蟻の社会科学~リベラルアーツとロジカルシンキング~

自由に生きるため、この世界を知ることを目的としたブログです。ビッグヒストリーを縦軸にリベラルアーツを横軸にロジカルシンキングを最適化ツールとして。興味を持った方はガイドラインからどうぞ。

カオスの深淵 3月1日「仮想マネーで生きていく」

 主に西洋社会の人類が数百年進めてきた一大プロジェクト「自然科学と人間の統合(合理主義、Americanism)」。
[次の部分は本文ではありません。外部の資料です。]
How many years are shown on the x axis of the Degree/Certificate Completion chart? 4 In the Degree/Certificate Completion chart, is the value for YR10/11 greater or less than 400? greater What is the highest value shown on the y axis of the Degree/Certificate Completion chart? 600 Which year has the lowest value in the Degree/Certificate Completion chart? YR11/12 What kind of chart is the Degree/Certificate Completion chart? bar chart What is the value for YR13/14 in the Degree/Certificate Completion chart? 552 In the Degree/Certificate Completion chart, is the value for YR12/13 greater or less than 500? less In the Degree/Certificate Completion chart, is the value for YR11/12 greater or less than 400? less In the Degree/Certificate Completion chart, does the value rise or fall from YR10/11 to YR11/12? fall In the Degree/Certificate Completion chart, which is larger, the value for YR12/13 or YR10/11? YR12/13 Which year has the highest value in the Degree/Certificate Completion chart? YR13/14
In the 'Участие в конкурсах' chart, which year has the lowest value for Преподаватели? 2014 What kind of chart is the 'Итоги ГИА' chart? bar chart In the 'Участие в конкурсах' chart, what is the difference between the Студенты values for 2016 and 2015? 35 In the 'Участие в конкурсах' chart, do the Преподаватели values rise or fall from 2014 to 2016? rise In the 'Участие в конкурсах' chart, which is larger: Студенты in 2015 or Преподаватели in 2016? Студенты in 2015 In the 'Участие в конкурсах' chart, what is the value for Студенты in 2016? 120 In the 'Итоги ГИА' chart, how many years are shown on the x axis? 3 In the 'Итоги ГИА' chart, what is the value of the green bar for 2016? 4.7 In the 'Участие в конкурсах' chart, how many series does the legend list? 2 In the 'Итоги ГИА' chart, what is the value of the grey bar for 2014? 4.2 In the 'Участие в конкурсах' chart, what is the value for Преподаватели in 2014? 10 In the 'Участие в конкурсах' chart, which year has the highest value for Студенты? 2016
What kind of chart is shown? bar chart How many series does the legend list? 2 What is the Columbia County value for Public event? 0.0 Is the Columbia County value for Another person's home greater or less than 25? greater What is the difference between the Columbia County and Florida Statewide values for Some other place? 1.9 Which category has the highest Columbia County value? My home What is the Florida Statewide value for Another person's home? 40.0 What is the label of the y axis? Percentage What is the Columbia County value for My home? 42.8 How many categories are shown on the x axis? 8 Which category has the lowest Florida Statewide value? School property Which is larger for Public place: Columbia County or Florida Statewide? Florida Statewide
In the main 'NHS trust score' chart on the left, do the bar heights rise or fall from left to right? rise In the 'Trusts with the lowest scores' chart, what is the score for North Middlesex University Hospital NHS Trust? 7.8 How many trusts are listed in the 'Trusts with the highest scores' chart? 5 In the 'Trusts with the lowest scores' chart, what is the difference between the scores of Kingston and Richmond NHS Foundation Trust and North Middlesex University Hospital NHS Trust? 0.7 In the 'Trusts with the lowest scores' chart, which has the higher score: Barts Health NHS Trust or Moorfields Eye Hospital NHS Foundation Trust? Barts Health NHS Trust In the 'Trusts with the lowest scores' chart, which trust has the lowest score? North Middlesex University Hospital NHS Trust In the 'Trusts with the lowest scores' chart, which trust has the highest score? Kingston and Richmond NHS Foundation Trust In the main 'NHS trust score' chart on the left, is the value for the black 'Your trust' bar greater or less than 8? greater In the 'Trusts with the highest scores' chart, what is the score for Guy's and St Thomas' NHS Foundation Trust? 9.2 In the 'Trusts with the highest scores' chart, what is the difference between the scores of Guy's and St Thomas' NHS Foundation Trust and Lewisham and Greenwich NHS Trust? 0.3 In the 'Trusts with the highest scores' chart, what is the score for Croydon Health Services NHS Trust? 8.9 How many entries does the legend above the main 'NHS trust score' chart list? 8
科学と論理と理性によって社会の全て、人間の思考さえも合理化しようとする一大プロジェクト。
 その合理性と緻密な論理は人間に「自由と権利」と言う普遍的な権利を与え、宗教や王様を社会の主役から引き摺り下ろし、過去の非合理的な社会と決別した「自由民主主義社会」を作り上げる大きな原動力となりました。そして科学技術の発展、経済学の発展などにより人類(主に先進国)をかつて無いほどの高みへと押し上げました。
 しかし、現在では徹底的な合理主義社会がもたらした負の遺産(少子超高齢化社会無縁社会、新たな格差社会、金融資本主義など・・・)が社会をコスモス(秩序)からカオス(混沌)に陥れています。そのカオスの源を探る朝日新聞の連載シリーズ「カオスの深淵〜市場の正体〜」について俺なりに考えてみたいと思います。
 ネットゲームにはまる人がネットゲームで得た「仮想マネー」を現実社会の「円」に変えるRMTリアルマネートレーディング)。ネットゲームで戦い、経験値を稼ぎ、ネットゲームで得た武器やアイテムを現実社会で「円」に変える行為。それは何か危ないオタクのアンダーグラウンドの世界に感じるかもしれません。
 しかし、その怪しいRMTを現実社会でしかも大規模に行っているのが世界中のヘッジファンドであり、個人投資家です。(広義では世界中の金融機関も含まれるのかもしれません。)カネはもはや世界各国の中央銀行の帳簿や世界各国の政府の帳簿の上や、個人の通帳に存在するものではなく、現実社会とは遊離した遠い世界を果てしなく彷徨う存在なのでしょう。 
 「石高制」「金本位制」「ブレトンウッズ体制によるドル本位制」「ニクソンショックから管理通貨制」。
 カネはその時代において、何かしら現実社会の巨大な存在や権威との繋がりを持ちながらその存在を根拠付けられていました。しかし、現在の社会においては中央銀行や政府から遊離した存在で、現実社会のどこにも根拠を持っていません。カネはもはや現実社会との繋がりは持たず、仮想空間を漂っています。そしてその仮想空間を漂うカネが政府などの現実社会すら支配しているのが「市場の正体」だと思います。
 「仮想空間を漂うカネ」をもう一度現実社会の活動と結びつけることが、カネを労働と消費を媒体する単なる交換手段にすることが、21世紀のカネの価値であり、カネの在り方となるのではないかと俺は思います。
 (俺はカネはたくさん在ればいいと考える俗物なのでヘッジファンドやカネを頭から否定するわけではありません。「人間はカネのために生きているんじゃない!」とは感情的には言いません。カネのために生きているわけではありませんが、カネは沢山あればいいんじゃないのかな〜?問題はそのカネをどう使うかであって。)